Section: New Results
Keywords : AUC-based Learning, Feature Selection, Human Computer Interaction and Visual Data Mining (human-machine interaction and visual data mining, visual data mining, human computer interaction), Methodological aspects, Meta-learning and Competence Maps (meta-learning, competence maps), Inductive Logic Programming, Constraint Satisfaction and Phase Transition (constraint satisfaction, phase transition), Bounded Relational Reasoning, Phase Transitions.
Fundamentals of Machine Learning, Knowledge Extraction and Data Mining
Abstract: This theme focuses on machine learning, knowledge discovery and data mining (ML/KDD/DM), investigating: i) the learning criteria; ii) the selection of features and hypotheses; iii) the randomized and quasi- randomized selection of examples; iv) the specificities of relational learning, in relation with phase transitions; v) the Multi-Armed Bandit framework.
Many activities below will refer to the PASCAL (Pattern Analysis, Statistical Modelling and Computational Learning) Network of Excellence (http://www.pascal-network.org ), 2003-2007, which involves most major research groups in ML in Europe, including TAO and SEQUEL from INRIA Futurs. M. Sebag, in charge of the Université Paris-Sud site in Pascal, is manager of the Pascal Challenge programme and member of the Pascal Steering Committee.
New learning criteria
The flexible and effective evolutionary optimization (EC) framework enables us to explore new and non-convex learning criteria. The combinatorial Area Under the ROC Curve (AUC criterion) is optimized by the ROC-based GEnetic learneR (ROGER) algorithm, which has been successfully applied to bio-informatics and text mining, to ranking candidate terms during the terminology extraction step(Preference Learning in Terminology Extraction: A ROC-based approach. J. Aze, M. Roche, Y. Kodratoff, M. Sebag In Applied Stochastic Models and Data Analysis (AMSDA), 2005.). ROGER has been extended to other criteria, motivated by low quality datasets in bioinformatics and inspired by the Energy-based learning framework proposed by Y. Le Cun (2006); these criteria are investigated by A. Rimmel (PhD student under A. Cornuéjols' and M. Sebag's supervision). Along the same line, the search for stable patterns in spatio-temporal data mining was formalized as a multi-objective multi-modal optimization problem, applied to functional brain imaging(A Multi-Objective Multi-Modal Optimization Approach for Mining Stable Spatio-Temporal Patterns. M. Sebag and N. Tarrisson and O. Teytaud and S. Baillet and J. Lefevre In Proc. Int. Conf. on Artificial Intelligence, IJCAI 2005, L. Kaelbling Ed, 2005. IOS Press pp 859-864) (ACI NIM NeuroDyne contract, in coll. with Hôpital La Pitié Salpétrière, LENA). In this perspective, the discriminant power of a hypothesis/pattern is handled as one among the objectives  (invited Keynote speech at COGIS 2006).

* _DATA EXTRACT_:
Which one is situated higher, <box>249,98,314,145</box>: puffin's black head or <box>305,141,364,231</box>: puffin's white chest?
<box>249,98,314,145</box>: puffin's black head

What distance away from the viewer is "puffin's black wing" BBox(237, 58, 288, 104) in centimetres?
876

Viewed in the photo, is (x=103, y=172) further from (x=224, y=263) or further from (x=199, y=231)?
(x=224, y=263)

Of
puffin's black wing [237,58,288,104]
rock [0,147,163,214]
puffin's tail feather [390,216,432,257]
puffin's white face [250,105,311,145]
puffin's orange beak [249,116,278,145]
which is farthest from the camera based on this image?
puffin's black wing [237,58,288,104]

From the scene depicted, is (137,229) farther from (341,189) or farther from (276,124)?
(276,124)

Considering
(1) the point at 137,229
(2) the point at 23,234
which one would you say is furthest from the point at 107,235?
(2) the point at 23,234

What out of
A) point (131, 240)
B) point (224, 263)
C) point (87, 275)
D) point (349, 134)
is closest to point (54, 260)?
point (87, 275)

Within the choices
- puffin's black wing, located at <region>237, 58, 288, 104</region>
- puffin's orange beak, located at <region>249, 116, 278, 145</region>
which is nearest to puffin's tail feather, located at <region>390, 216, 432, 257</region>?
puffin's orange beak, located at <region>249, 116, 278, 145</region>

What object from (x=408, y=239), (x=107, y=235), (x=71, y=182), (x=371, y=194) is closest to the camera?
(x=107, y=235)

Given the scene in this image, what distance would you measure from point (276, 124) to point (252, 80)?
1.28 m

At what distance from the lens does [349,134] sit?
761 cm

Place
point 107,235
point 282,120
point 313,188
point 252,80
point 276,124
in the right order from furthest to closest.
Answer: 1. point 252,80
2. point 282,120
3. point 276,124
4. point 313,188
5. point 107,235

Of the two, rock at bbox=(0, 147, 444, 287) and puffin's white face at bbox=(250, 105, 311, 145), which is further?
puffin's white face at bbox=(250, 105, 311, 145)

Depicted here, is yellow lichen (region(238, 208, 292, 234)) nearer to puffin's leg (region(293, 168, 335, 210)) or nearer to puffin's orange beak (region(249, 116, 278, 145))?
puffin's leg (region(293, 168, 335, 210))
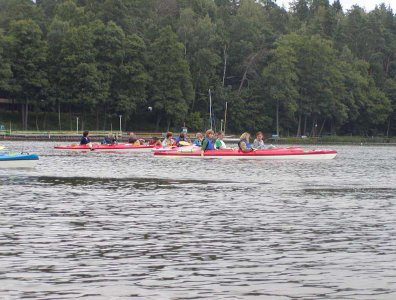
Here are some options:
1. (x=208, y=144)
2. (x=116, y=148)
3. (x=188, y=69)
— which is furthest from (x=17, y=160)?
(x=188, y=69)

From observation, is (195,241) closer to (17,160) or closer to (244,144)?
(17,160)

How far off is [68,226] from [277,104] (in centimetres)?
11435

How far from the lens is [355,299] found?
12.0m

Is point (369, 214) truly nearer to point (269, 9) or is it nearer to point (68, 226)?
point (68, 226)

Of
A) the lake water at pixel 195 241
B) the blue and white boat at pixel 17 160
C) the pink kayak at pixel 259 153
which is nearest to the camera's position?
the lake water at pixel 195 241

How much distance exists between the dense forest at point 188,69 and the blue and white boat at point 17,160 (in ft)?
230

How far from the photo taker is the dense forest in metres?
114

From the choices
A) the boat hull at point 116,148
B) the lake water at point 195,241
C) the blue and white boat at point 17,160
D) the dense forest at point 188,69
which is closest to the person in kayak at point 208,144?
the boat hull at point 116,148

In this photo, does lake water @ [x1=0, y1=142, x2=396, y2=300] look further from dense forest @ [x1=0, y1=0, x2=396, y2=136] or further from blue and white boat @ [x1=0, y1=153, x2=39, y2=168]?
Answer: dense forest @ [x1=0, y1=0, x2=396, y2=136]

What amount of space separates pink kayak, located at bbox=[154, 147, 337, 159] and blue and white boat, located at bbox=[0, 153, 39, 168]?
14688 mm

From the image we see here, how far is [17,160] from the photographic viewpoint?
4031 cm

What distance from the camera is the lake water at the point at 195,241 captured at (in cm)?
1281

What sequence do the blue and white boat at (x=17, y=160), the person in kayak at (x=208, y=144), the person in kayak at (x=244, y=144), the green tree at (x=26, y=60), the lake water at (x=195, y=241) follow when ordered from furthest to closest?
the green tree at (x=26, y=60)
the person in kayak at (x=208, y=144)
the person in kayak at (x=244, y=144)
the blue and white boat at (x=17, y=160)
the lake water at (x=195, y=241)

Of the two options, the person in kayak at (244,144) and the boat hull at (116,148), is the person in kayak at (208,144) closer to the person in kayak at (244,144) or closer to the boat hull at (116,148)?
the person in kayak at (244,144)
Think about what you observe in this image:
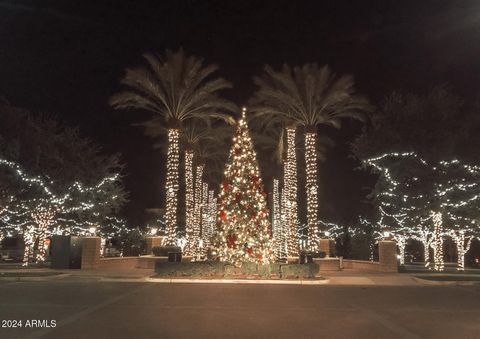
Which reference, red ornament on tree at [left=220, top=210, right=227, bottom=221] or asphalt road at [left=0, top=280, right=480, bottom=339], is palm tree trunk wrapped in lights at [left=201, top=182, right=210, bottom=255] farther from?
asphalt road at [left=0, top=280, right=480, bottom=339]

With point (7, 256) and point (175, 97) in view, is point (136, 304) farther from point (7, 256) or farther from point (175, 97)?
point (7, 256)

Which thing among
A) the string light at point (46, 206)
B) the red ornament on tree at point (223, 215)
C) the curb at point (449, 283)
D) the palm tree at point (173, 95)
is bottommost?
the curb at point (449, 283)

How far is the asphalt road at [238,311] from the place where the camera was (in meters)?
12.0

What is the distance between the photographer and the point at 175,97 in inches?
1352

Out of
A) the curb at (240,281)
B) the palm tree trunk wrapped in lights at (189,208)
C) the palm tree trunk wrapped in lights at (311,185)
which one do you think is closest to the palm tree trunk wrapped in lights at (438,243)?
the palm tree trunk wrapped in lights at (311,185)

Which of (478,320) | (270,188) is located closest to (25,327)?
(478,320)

==

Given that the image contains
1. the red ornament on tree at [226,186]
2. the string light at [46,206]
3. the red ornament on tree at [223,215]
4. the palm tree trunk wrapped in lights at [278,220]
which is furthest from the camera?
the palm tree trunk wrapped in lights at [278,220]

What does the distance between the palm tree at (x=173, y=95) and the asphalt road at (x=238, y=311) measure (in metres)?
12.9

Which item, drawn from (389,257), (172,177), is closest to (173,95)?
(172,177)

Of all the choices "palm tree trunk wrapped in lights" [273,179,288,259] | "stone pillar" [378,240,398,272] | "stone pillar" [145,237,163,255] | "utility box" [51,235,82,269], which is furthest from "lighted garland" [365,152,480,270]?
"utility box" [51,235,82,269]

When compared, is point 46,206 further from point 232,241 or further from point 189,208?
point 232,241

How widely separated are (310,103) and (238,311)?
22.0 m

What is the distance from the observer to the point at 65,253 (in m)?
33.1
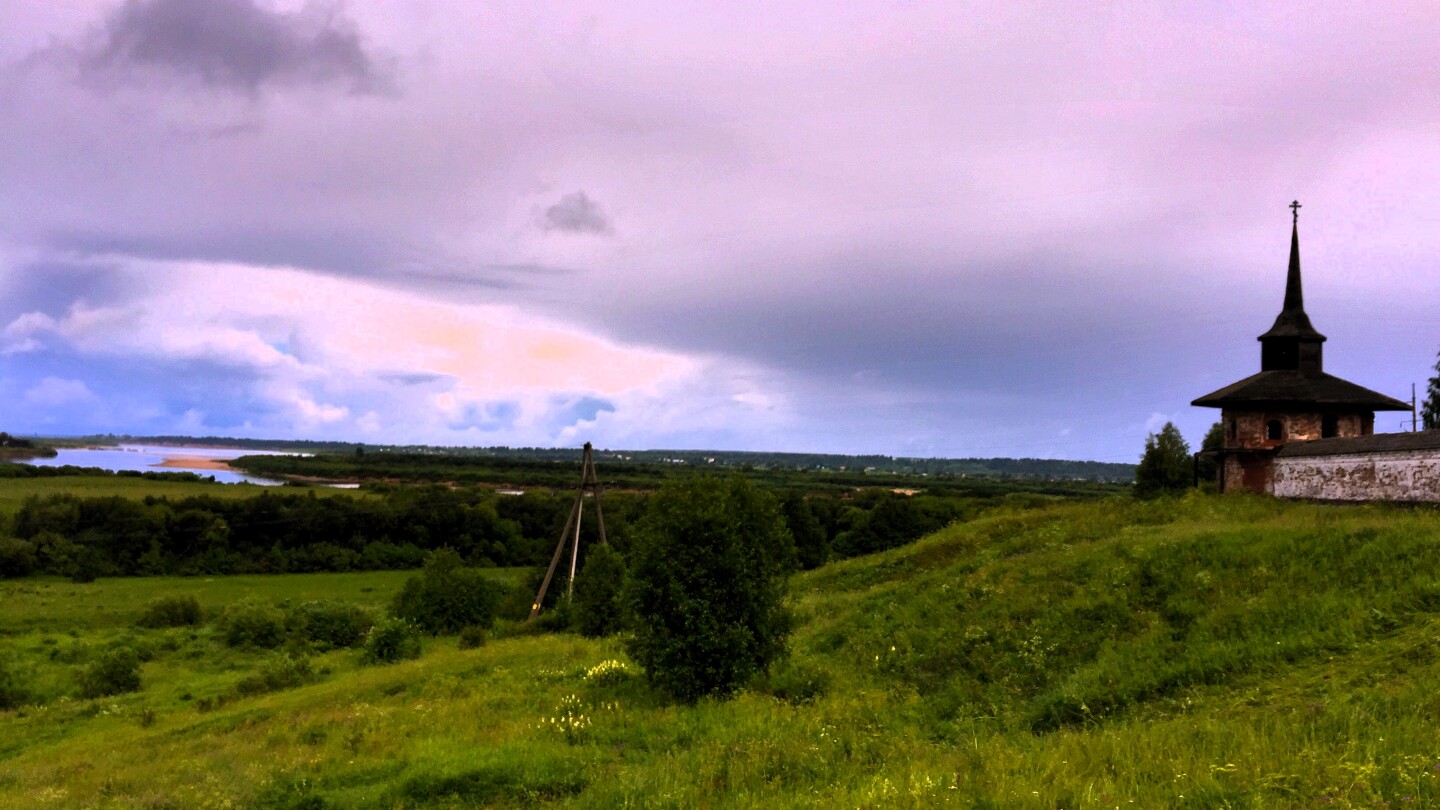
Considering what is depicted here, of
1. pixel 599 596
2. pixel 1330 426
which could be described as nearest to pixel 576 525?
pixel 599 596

==

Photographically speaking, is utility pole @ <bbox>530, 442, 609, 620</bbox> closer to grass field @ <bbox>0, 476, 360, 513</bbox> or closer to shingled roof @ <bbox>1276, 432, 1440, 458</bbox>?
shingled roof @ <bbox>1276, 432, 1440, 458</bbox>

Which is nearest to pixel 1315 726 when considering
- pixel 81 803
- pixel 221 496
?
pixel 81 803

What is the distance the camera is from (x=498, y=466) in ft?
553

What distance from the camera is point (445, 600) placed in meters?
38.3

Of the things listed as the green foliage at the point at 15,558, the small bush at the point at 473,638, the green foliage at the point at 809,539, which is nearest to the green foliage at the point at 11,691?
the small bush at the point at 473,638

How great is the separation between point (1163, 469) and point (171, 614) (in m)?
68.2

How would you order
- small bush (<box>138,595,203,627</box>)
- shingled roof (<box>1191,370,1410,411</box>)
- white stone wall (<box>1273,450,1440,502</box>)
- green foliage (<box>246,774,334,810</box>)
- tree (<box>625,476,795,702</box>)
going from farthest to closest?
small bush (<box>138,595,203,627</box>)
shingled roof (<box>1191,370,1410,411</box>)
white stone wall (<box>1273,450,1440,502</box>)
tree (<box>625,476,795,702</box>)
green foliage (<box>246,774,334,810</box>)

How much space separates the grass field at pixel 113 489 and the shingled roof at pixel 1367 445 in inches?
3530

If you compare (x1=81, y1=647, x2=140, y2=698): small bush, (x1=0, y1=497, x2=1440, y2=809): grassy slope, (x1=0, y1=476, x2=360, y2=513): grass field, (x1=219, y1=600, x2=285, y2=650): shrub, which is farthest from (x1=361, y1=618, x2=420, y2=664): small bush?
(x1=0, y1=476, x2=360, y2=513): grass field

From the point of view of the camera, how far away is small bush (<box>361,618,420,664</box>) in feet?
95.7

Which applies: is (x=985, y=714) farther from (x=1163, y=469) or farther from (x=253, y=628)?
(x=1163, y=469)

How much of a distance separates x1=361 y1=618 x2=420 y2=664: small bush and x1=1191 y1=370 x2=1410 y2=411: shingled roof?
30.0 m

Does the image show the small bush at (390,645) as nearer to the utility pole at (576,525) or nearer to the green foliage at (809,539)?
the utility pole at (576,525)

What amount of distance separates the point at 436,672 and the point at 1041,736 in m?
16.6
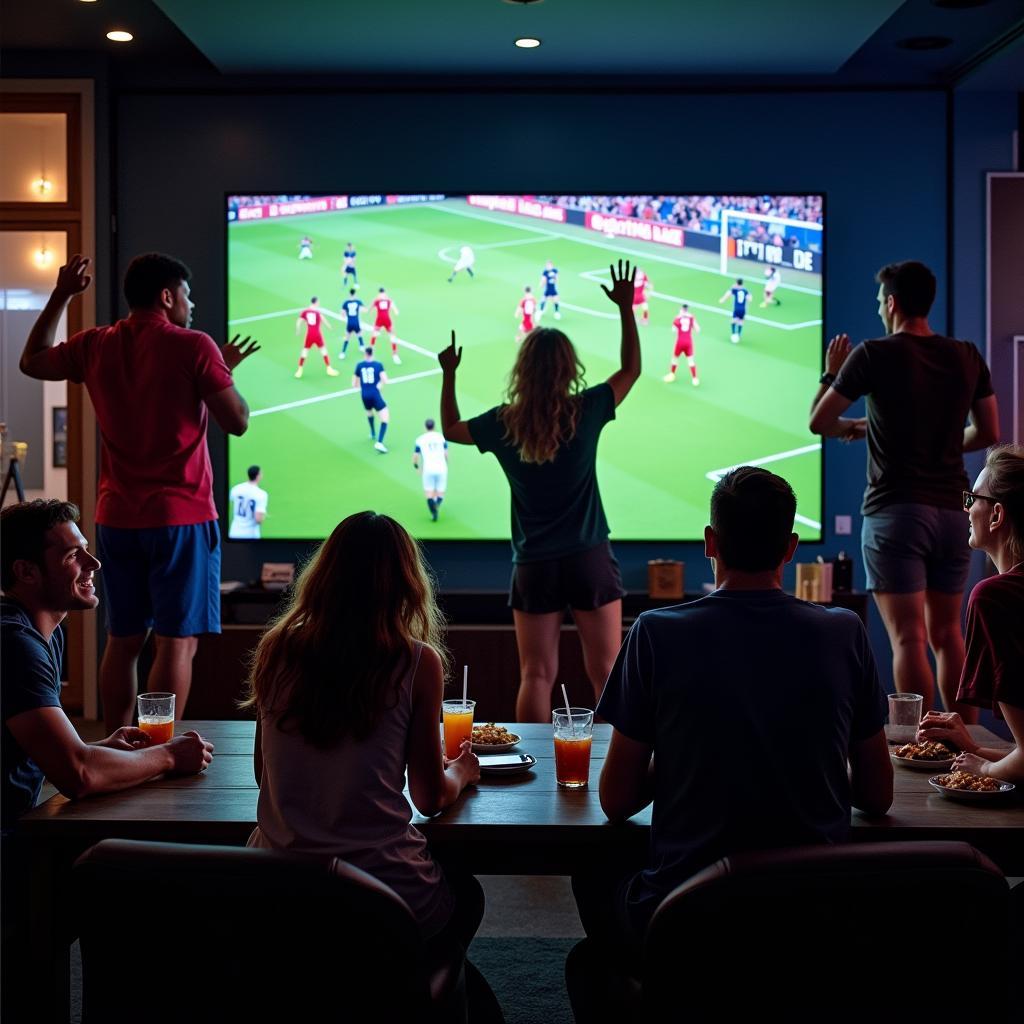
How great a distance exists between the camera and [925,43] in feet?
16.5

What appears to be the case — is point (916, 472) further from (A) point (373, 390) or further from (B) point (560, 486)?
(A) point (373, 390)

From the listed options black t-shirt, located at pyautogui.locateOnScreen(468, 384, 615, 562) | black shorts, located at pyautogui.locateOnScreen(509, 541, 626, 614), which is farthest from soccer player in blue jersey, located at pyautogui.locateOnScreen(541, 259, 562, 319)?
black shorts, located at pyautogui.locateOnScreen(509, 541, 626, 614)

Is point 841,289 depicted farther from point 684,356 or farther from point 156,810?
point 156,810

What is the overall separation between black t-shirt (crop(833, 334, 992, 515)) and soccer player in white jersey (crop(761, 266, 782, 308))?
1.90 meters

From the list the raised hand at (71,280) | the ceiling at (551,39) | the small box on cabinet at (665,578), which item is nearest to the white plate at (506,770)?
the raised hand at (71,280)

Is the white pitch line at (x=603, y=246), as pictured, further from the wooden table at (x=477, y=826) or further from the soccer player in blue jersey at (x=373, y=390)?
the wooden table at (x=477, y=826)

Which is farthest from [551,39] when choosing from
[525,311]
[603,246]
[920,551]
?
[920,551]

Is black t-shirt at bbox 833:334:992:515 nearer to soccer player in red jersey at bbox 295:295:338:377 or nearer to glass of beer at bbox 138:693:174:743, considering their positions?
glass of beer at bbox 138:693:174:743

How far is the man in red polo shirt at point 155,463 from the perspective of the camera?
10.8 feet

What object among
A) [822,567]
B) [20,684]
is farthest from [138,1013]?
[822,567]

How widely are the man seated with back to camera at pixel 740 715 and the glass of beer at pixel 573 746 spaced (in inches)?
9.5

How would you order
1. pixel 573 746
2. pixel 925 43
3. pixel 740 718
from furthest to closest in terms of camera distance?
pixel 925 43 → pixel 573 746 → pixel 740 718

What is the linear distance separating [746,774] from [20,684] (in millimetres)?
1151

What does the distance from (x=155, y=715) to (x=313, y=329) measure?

* _BRIEF 1_:
From the machine learning research report, extract the span from "Section: New Results" to "Reasoning, Phase Transitions." word for word.
* _BRIEF 2_:
Extend the machine learning research report with the text that would follow its final sentence.

* _RESPONSE 1_:
Section: New Results
Keywords : AUC-based Learning, Feature Selection, Human Computer Interaction and Visual Data Mining (human-machine interaction and visual data mining, visual data mining, human computer interaction), Methodological aspects, Meta-learning and Competence Maps (meta-learning, competence maps), Inductive Logic Programming, Constraint Satisfaction and Phase Transition (constraint satisfaction, phase transition), Bounded Relational Reasoning, Phase Transitions.

* _RESPONSE 2_:
Interestingly, EC can most naturally be used to generate many hypotheses (each run provides a new hypothesis, conditionally independent of the others given the dataset). These hypotheses can be plugged for free in an ensemble learning setting, with significant gains in terms of accuracy.
This line of research differs from the mainstream ML, mostly considering convex criteria for the sake of solution unicity and optimization feasibility. Interestingly, while recent advances in ML have been concerned with integrating the AUC criterion in the convex optimization setting through a quadratic number of constraints (Joachims 2005), one switches to greedy heuristics in order to keep the computational cost under acceptable limits.
Criteria and bounds
Learning Bayesian Networks (BN) mixes non-parametric and parametric learning, as one must identify the structure of the network together with its weights (conditional dependency tables). S. Gelly and O. Teytaud have proposed a new complexity measure, accounting for the non-parametric complexity besides the standard number of weights  .
Furthermore, a loss-based criterion has been proposed for the parametric learning task. While this criterion is more computationally demanding, it is more stable than the standard one, and should be preferred in particular when dealing with small datasets.
Empirical results demonstrate substantial improvements compared to the state of the art, even in the limit of large samples. Other results, combining the above with classical learning theory, include proofs of convergence to a minimal sufficient structure.
Selection of Features and Patterns
Feature Selection arises as a pre-processing selection task for ML, while Pattern/Hypothesis Selection is viewed as a post-processing selection task in ML or DM.
Actually, irrelevant features severely hinder the learning task, in terms of computational cost as well as predictive accuracy, particularly when the number of examples is small and/or when the signal to noise ratio is low, as is the case for micro-array analysis. Two methods inspired from ensemble methods were proposed for feature selection in 2005. The theoretical study of these approaches is tackled by Romaric Gaudel (PhD student under M. Sebag and A. Cornuéjols's supervision).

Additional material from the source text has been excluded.